What the task requires:
Leave out the pictures and print precisely the lines from the line with "order: Primates" to the final line of the entries, both ends included.

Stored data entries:
Segment Open

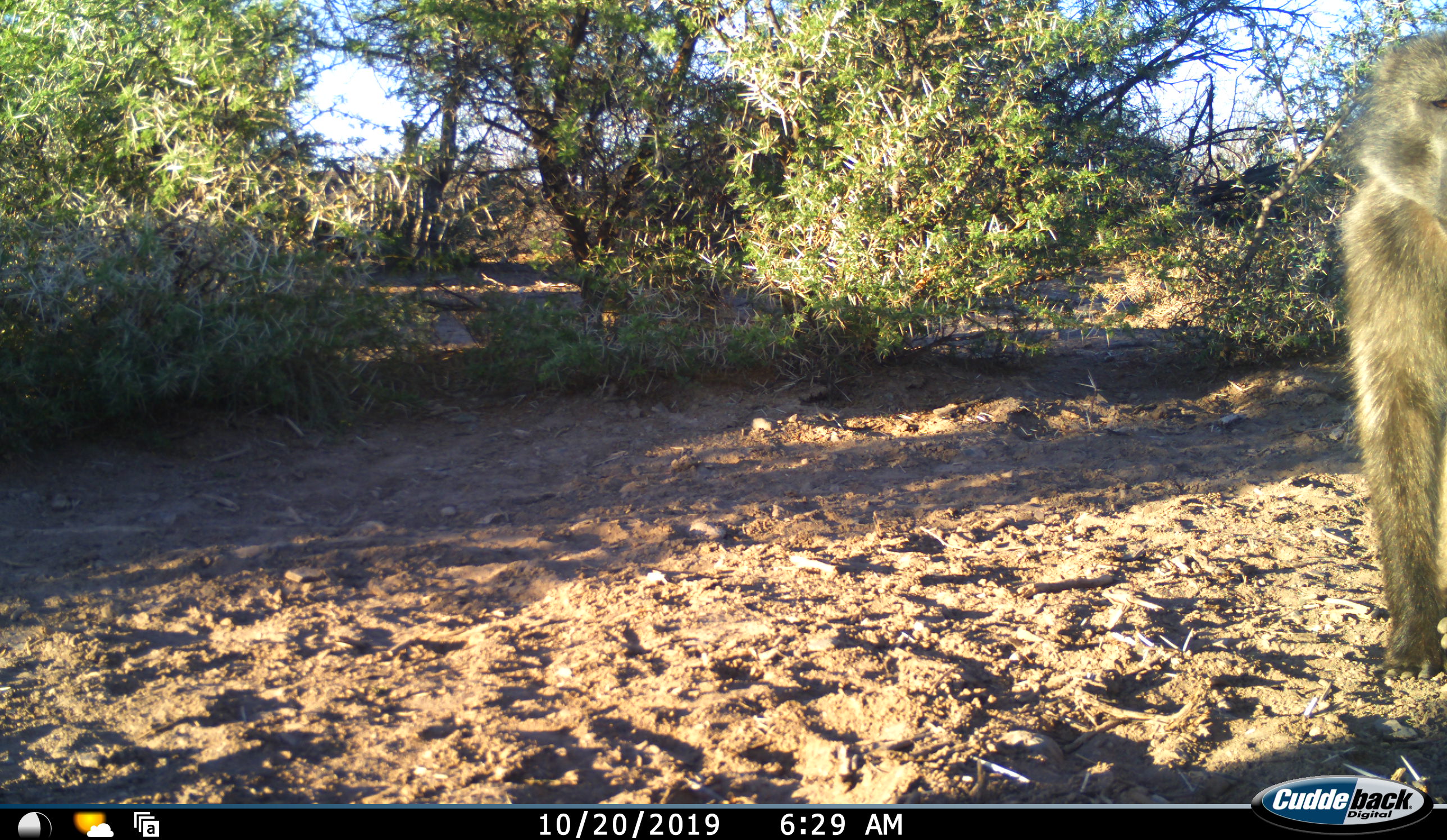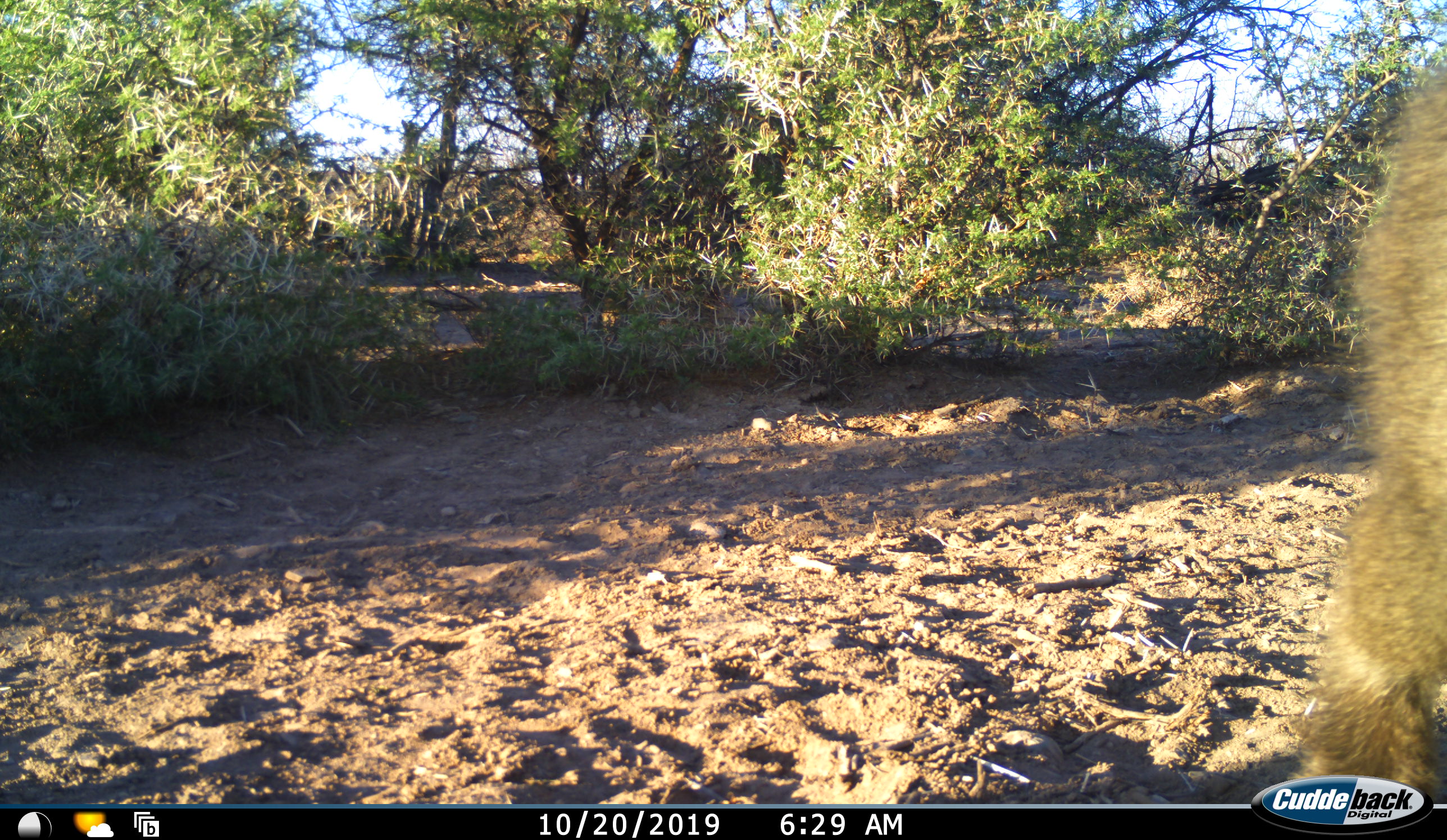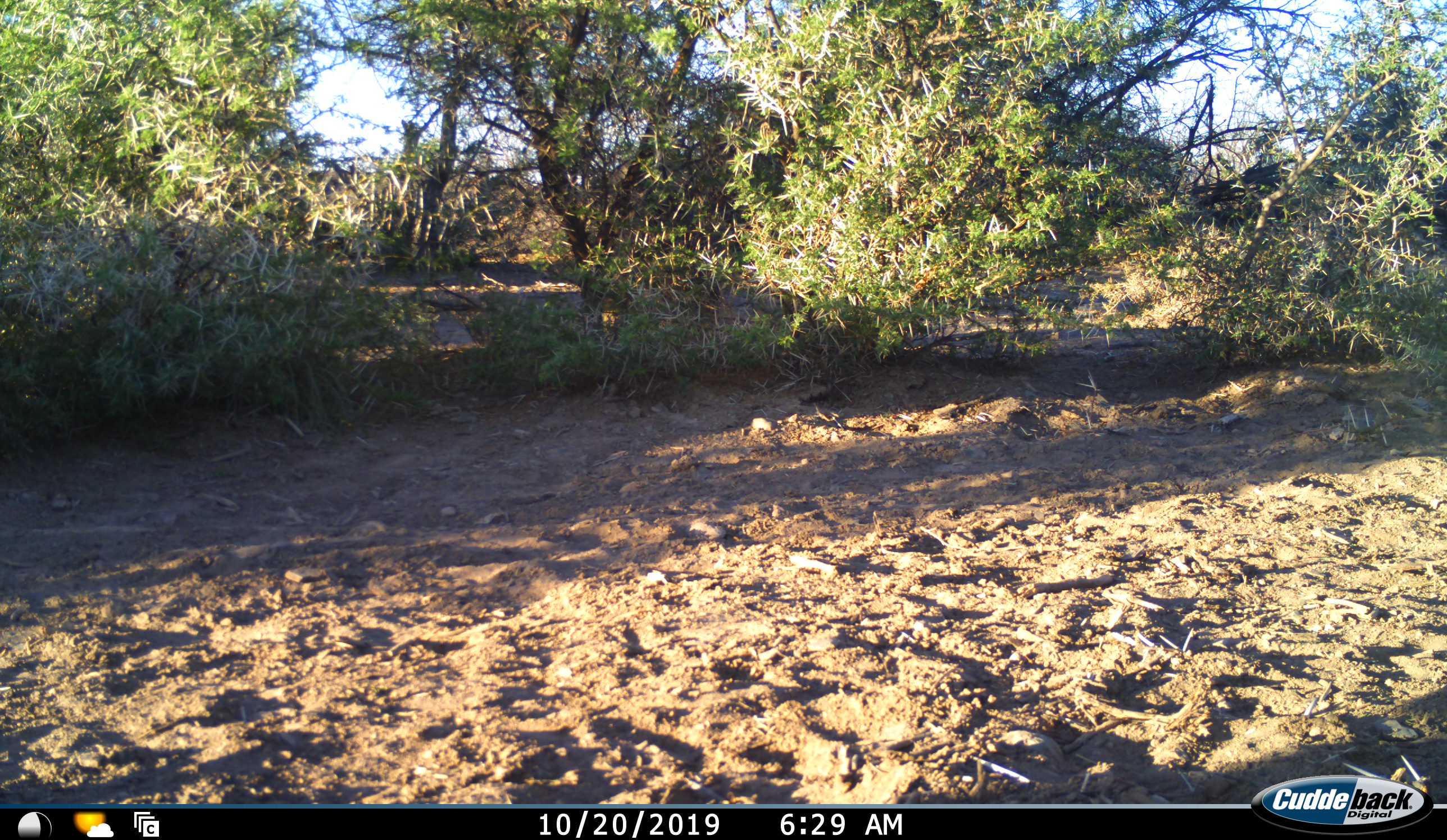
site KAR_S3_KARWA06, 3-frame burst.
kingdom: Animalia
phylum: Chordata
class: Mammalia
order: Primates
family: Cercopithecidae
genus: Papio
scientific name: Papio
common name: baboon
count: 1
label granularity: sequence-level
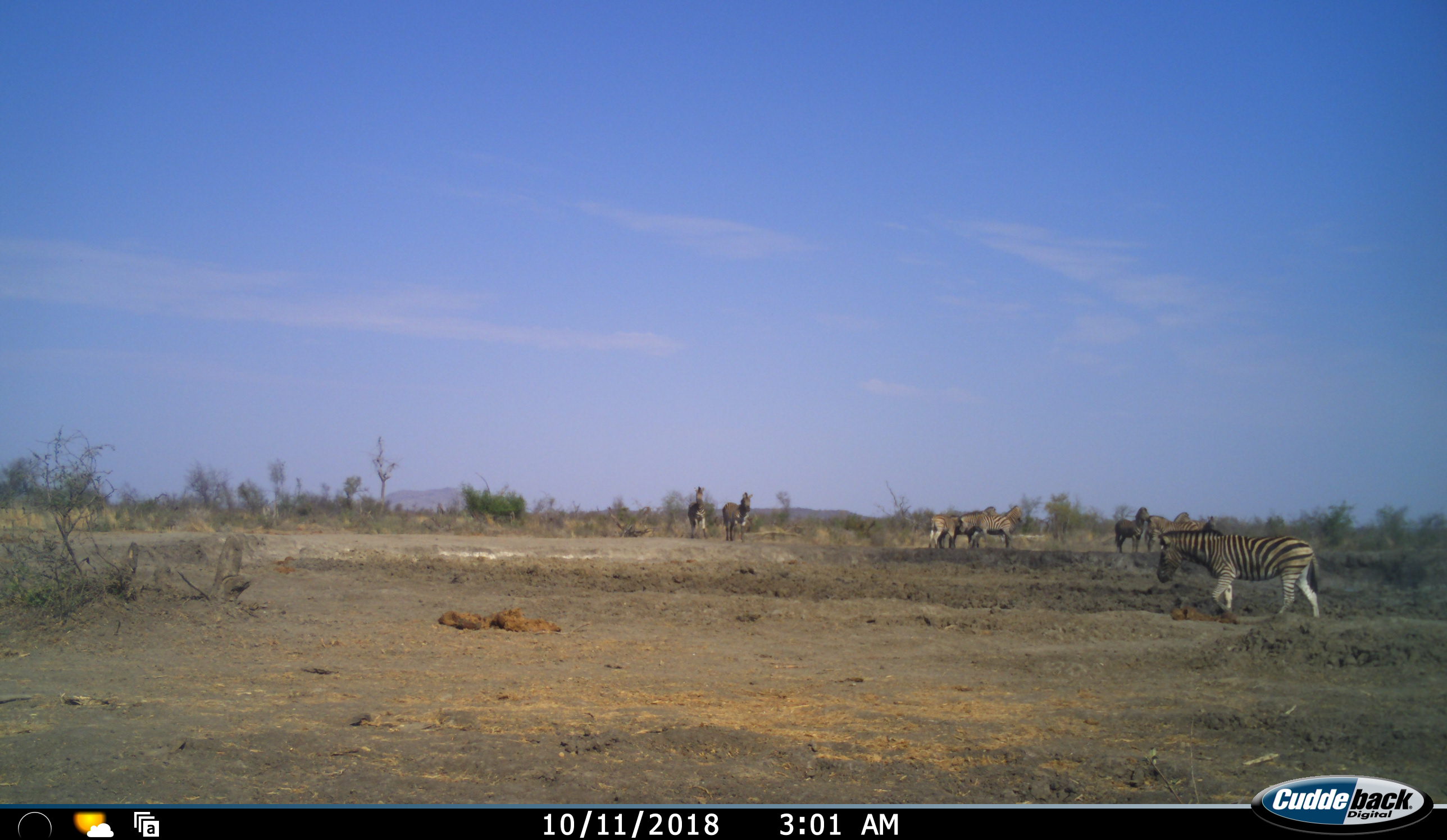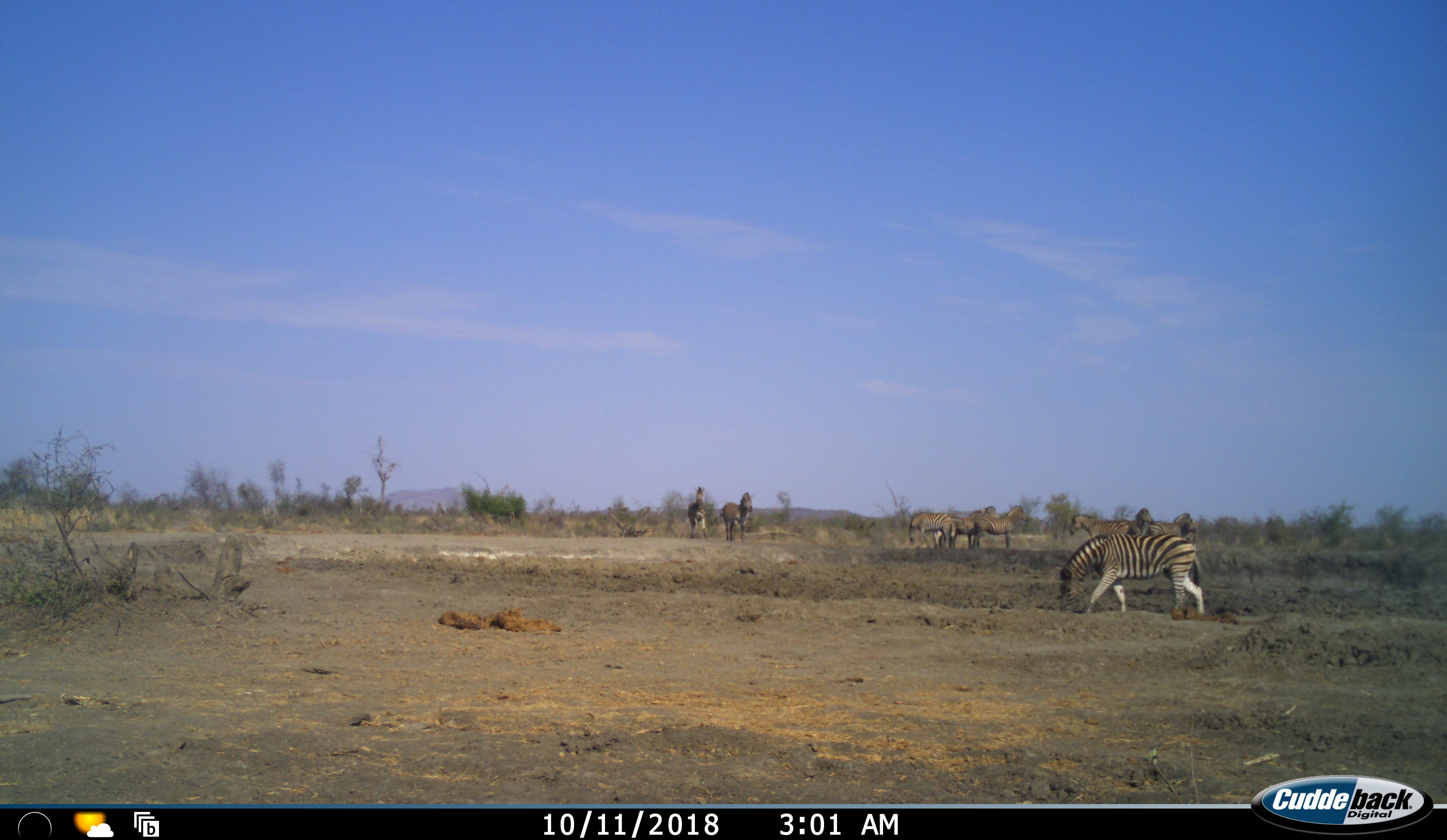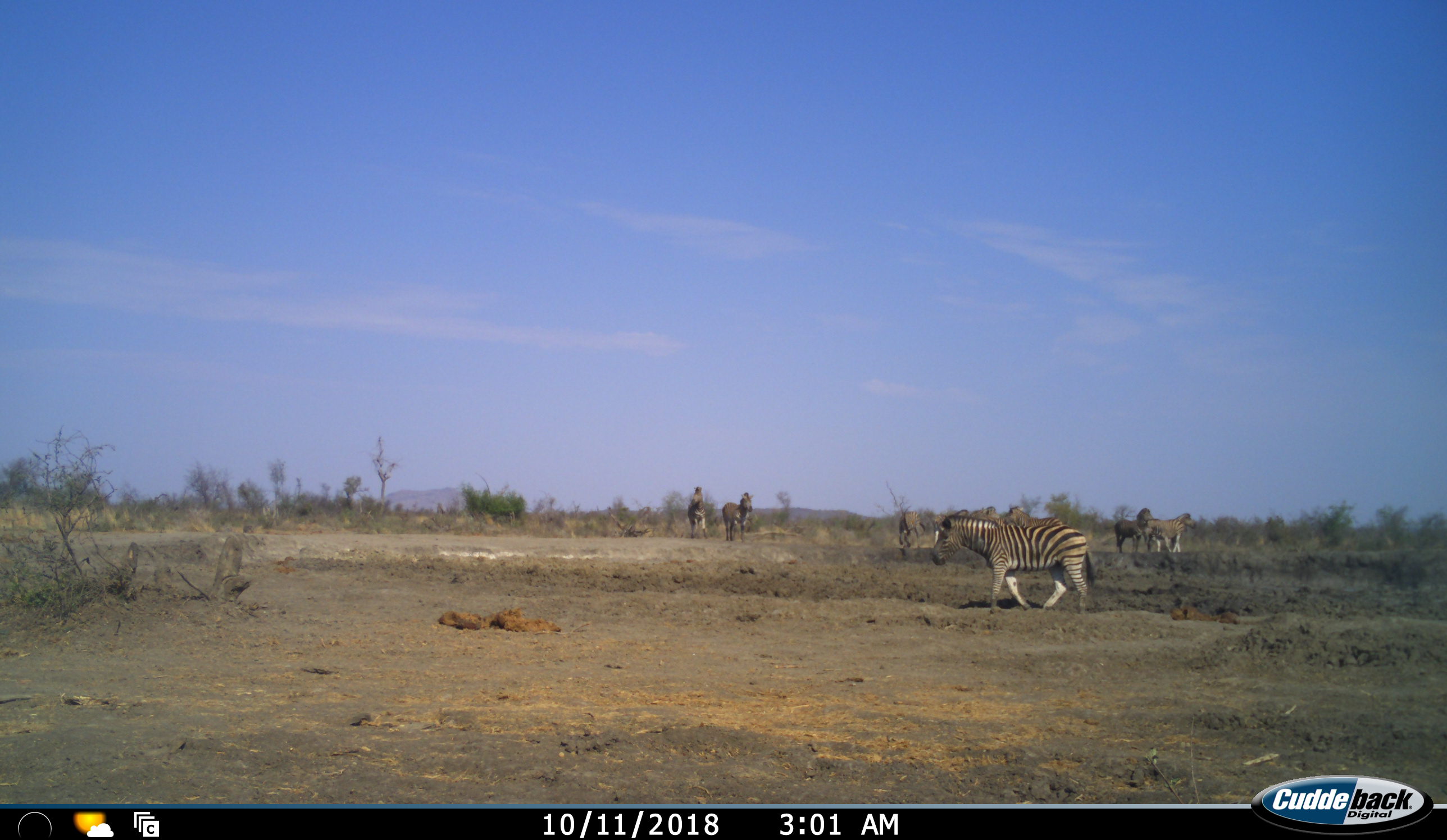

Segment Closed

Response area:
order: Primates
family: Cercopithecidae
genus: Papio
scientific name: Papio
common name: baboon
count: 1
label granularity: sequence-level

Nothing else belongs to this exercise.